§ **REQUIRED ACTION**: Leave the pictures out and return every line below exactly.

§ **AVAILABLE DATA**:
[Start of section]

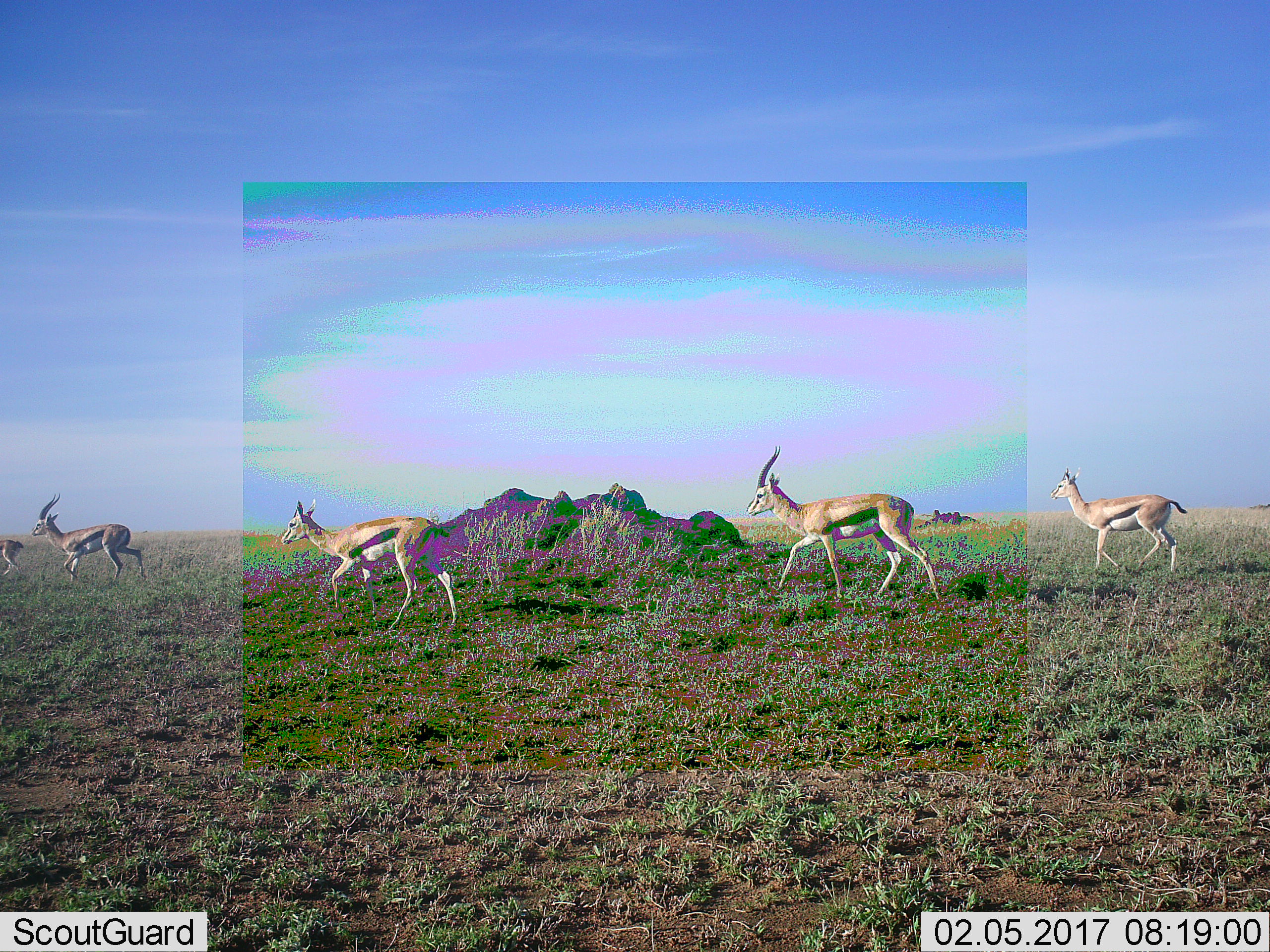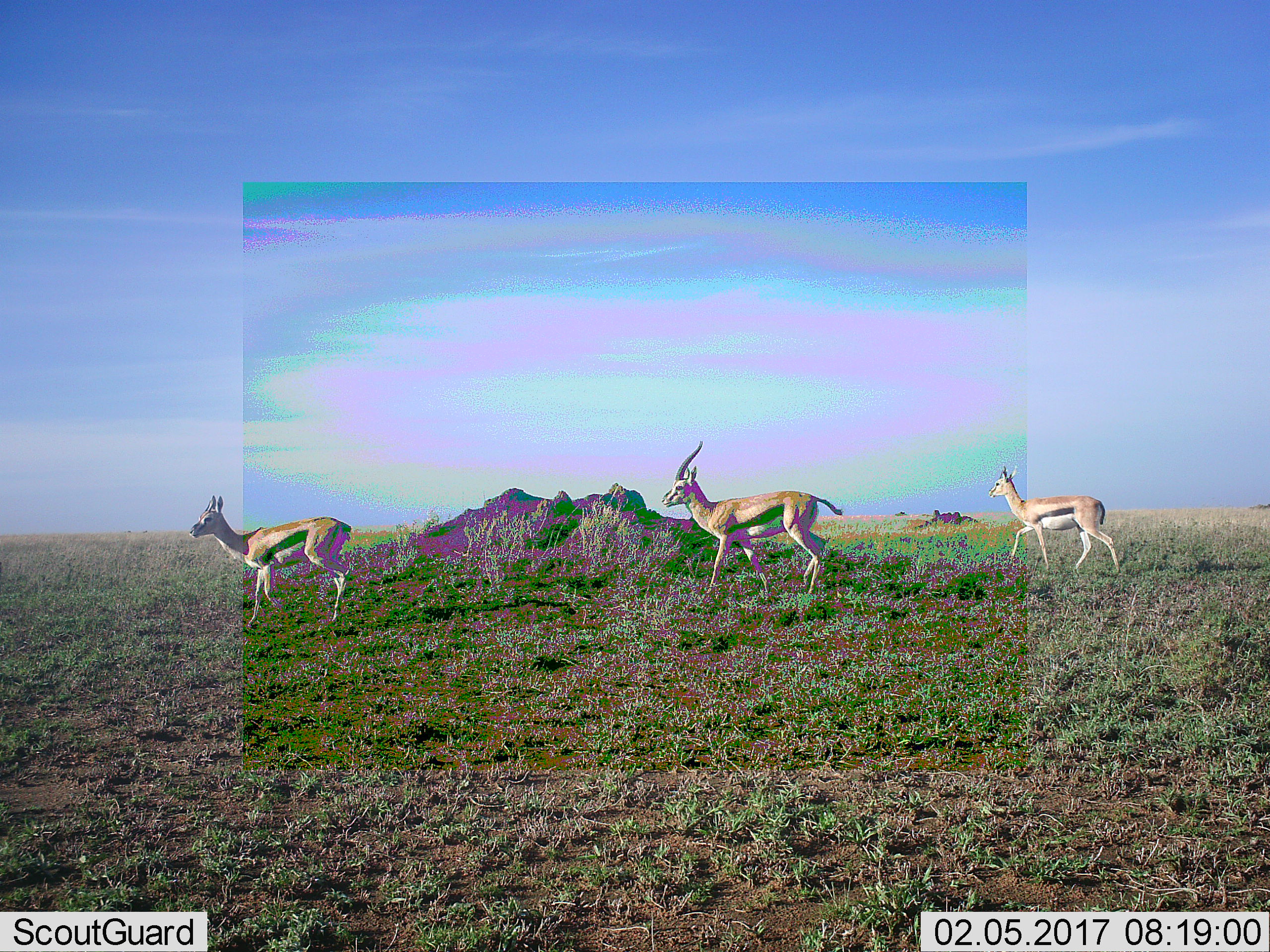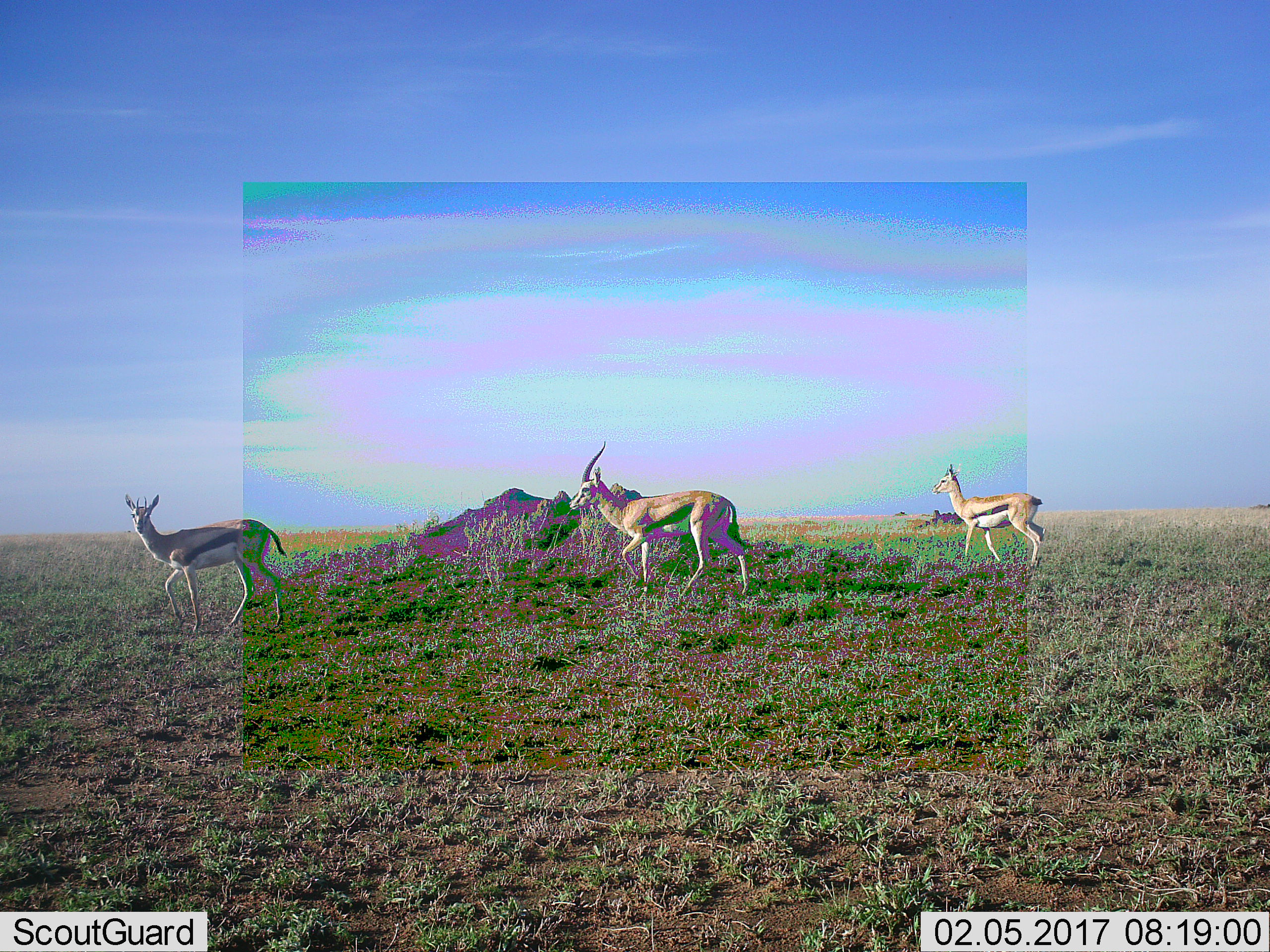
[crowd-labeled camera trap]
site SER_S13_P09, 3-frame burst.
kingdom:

[End of section]

§ **SOLUTION TO THE EXERCISE**:
[crowd-labeled camera trap]
site SER_S13_P09, 3-frame burst.
kingdom:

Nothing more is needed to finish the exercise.